Raleigh is years behind most leading urban areas when it comes to alternatives to the automobile. Most every region I’ve lived at least attempts mass transit. The “competition” hasn’t always succeeded but even the attempts are better than the anemic, unreliable services in this place. One morning trying to be a good citizen, my best effort to ride the TTA Red Line to RTP went awry. The driver inexplicably exited onto US1 South and would have taken us on an unplanned junket to Southern Pine had I not walked forward and queried her as to where exactly we were going.
“I don’t know,” she wailed, nearly weeping. When it happened a second time, I vowed to hitchhike if necessary.
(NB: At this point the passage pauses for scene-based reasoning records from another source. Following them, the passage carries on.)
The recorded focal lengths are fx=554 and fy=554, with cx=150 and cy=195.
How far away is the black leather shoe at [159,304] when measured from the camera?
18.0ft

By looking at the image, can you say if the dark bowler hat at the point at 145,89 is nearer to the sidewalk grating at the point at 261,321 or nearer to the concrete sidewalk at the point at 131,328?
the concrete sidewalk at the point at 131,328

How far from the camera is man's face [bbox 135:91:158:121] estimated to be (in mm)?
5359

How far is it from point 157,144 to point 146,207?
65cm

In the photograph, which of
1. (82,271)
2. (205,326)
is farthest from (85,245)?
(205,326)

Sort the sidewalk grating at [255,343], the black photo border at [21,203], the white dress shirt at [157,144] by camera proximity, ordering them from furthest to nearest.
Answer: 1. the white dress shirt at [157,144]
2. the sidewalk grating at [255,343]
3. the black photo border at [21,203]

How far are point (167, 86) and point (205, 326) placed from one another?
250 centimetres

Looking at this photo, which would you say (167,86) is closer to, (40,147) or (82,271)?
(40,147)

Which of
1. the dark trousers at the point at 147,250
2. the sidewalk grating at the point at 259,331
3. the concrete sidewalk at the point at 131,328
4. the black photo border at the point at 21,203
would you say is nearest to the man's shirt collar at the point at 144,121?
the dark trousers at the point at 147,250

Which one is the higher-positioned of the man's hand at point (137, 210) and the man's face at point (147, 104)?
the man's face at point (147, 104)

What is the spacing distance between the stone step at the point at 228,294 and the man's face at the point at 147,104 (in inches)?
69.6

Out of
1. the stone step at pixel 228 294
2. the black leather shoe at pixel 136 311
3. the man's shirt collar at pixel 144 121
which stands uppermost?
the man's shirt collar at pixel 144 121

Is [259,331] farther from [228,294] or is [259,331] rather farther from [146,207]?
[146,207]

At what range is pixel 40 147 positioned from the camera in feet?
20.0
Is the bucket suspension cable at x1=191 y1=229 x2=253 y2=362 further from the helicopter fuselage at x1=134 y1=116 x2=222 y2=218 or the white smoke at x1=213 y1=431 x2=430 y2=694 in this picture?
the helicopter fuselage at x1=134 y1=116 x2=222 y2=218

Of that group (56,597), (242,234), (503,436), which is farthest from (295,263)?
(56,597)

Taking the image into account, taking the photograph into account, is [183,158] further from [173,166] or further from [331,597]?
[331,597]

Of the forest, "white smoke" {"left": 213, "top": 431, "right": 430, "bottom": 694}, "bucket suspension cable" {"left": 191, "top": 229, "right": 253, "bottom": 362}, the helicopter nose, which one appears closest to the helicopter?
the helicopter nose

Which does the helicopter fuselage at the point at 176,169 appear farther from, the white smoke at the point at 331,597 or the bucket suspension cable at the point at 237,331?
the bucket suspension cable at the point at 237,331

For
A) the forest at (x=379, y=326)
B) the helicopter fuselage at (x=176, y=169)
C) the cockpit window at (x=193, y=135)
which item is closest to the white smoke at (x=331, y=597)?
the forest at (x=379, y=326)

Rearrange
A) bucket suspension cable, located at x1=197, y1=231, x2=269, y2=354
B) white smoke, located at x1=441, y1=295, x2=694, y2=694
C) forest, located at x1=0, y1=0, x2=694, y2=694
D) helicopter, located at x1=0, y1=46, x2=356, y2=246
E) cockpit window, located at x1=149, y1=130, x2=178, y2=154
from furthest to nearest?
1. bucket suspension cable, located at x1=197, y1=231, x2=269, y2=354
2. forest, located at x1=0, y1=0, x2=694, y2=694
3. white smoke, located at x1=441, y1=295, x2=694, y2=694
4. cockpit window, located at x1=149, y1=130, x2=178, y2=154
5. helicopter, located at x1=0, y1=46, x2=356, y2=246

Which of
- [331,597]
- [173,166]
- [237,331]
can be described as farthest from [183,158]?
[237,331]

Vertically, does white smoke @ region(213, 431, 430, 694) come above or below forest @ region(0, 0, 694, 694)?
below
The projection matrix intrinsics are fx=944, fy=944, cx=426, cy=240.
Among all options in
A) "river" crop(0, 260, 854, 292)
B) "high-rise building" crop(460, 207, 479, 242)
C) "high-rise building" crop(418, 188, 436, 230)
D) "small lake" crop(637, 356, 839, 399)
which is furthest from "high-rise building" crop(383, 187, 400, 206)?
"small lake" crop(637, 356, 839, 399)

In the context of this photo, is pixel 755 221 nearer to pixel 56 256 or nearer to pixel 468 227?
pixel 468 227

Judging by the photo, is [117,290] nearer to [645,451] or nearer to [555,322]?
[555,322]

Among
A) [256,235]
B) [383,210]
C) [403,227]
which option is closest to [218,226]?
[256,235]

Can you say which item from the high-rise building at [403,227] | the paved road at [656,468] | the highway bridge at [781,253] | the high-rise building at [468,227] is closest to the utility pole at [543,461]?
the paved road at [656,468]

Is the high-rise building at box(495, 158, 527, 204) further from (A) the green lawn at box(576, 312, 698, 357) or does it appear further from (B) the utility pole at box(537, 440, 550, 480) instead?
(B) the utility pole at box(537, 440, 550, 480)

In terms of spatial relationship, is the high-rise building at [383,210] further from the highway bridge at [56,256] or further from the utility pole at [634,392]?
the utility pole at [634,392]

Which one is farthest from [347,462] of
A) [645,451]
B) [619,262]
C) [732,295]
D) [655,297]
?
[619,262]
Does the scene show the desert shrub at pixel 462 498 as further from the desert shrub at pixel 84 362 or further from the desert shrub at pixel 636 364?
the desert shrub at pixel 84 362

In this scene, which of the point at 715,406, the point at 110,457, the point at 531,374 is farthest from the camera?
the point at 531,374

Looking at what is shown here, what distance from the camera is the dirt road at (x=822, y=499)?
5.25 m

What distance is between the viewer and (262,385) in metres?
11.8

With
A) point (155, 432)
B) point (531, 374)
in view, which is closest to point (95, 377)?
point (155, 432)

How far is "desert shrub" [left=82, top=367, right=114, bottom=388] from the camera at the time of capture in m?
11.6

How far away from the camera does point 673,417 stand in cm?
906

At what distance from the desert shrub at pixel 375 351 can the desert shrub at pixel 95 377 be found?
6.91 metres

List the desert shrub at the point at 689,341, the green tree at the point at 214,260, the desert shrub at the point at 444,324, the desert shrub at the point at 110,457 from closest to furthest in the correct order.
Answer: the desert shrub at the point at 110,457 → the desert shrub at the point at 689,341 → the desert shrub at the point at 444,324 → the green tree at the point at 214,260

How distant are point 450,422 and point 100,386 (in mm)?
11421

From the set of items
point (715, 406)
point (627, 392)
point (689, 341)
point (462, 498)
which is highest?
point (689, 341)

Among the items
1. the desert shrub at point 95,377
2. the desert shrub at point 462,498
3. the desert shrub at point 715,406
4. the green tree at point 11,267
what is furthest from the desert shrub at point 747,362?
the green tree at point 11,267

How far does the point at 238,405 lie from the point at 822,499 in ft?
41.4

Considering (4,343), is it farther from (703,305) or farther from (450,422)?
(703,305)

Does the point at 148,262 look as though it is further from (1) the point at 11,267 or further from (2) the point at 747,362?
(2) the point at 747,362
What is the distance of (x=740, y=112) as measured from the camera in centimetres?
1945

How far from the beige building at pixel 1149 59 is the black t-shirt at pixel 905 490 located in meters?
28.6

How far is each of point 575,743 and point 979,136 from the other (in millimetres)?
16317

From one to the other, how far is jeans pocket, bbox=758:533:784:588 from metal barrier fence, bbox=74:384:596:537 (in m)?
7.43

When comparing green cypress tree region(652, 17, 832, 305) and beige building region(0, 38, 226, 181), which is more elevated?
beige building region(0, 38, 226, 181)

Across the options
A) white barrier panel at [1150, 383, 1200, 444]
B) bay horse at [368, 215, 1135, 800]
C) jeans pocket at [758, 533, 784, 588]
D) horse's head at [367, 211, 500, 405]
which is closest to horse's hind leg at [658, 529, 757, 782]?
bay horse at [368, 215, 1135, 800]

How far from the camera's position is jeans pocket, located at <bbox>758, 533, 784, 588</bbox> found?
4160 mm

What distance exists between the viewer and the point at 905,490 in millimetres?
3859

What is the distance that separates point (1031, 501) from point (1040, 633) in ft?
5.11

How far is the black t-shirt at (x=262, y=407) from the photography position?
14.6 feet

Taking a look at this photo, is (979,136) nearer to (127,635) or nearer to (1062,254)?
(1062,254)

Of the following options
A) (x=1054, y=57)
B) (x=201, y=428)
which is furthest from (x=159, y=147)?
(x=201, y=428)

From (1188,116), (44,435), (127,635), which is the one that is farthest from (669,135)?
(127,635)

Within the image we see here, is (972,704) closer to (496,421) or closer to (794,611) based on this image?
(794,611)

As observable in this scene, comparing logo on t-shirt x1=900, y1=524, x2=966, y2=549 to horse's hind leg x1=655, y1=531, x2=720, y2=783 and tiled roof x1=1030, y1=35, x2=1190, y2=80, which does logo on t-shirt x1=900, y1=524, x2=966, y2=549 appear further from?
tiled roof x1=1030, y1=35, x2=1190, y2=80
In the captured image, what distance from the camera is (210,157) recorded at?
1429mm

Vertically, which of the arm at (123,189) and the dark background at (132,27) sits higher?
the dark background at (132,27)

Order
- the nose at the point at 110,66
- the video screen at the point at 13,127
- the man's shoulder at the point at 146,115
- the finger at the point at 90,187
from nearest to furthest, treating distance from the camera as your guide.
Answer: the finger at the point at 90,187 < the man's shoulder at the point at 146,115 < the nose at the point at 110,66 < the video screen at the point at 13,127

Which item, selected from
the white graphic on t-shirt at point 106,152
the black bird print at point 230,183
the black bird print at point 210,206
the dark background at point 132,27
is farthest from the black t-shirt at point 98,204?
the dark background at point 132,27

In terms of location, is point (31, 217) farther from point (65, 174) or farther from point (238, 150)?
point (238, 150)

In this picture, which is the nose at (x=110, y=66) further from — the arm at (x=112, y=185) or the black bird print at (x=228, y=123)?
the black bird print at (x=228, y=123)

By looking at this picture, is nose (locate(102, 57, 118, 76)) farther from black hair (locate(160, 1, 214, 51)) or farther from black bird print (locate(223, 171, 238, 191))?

So. ‘Bout damned time for an auto reduction policy via a leveled playing field. First of all, go ahead and install the tolls on 540. Toll roads are a fine, proven way to generate revenue for roads I don’t use, but they don’t spread the pain out where it will exact the greatest benefit. In addition, a gas tax, that’s right, a dime, a quarter, on each and every gallon of the oily, poisonous gick, the proceeds to go to mitigating the mess cars leave everywhere they go. The way it works now, revenue the city gets from me and others who refuse to drive (which ain’t much, I’ll admit—lifestyle choice) goes to paying for y’all’s mess and I am over it. Fair is fair. Level the costs and obliterate the free ride the car has had for too long. If fairness were to become the standard instead of the subsidized, ubiquitous hustle that has gone on so long as to be unrecognized, we might actually begin to see some substantive changes in how we get around and some actual environmental improvements, for the better of all.